** Selected text follows **

No surprise here. This pan is the biggest one you’ll need. Generally 12 inches in diameter, we use a large pan for cooking up hefty amounts of ingredients. Pro tip: when cooking with any size pan, if you’re sautéing or searing, you’ll want enough oil or butter to cover the entire surface area.
A few extra tips:
Stainless steel pots and pans are generally dishwasher safe, which makes them extra-easy to clean. If you’re without a dishwasher, though, stay away from using steel wool or other harsh scrubbing methods, which can cause damage. Always allow the pots or pans to completely cool before washing. Hard to remove food scraps can often benefit from soaking in hot water with dish soap.
Nonstick cookware comes in all shapes and sizes. Nonstick (as the name suggests) is for items that could easily stick to the pan and be difficult to release, like fish or fried eggs. Another benefit to nonstick: it’s usually much easier to clean. For Plated meals, we sometimes recommend nonstick pans, and they follow the same sizing we use for regular pans (see above). Nonstick pans are sometimes ovenproof, but generally can’t withstand the high temperatures like cast iron and stainless steel.

** End of Selected text **
** Dataset records follows **

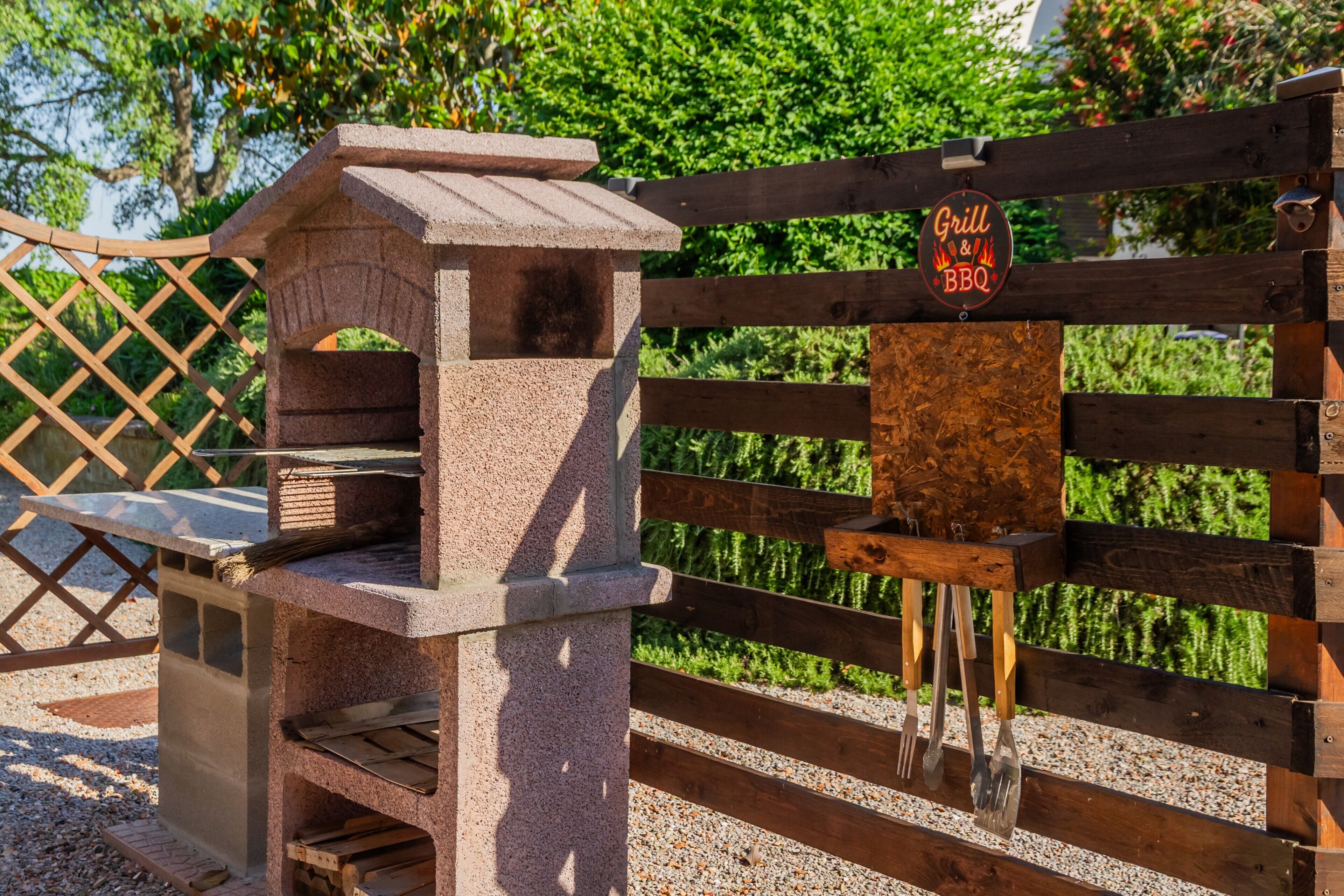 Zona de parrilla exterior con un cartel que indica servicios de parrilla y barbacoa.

** End of Dataset records **
** Dataset records follows **

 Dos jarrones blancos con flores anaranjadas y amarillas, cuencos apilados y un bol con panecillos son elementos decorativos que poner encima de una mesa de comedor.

** End of Dataset records **

• Your task
In the cookware text, what typical diameter is given for the large pan?

• Reply to the exercise
12 inches.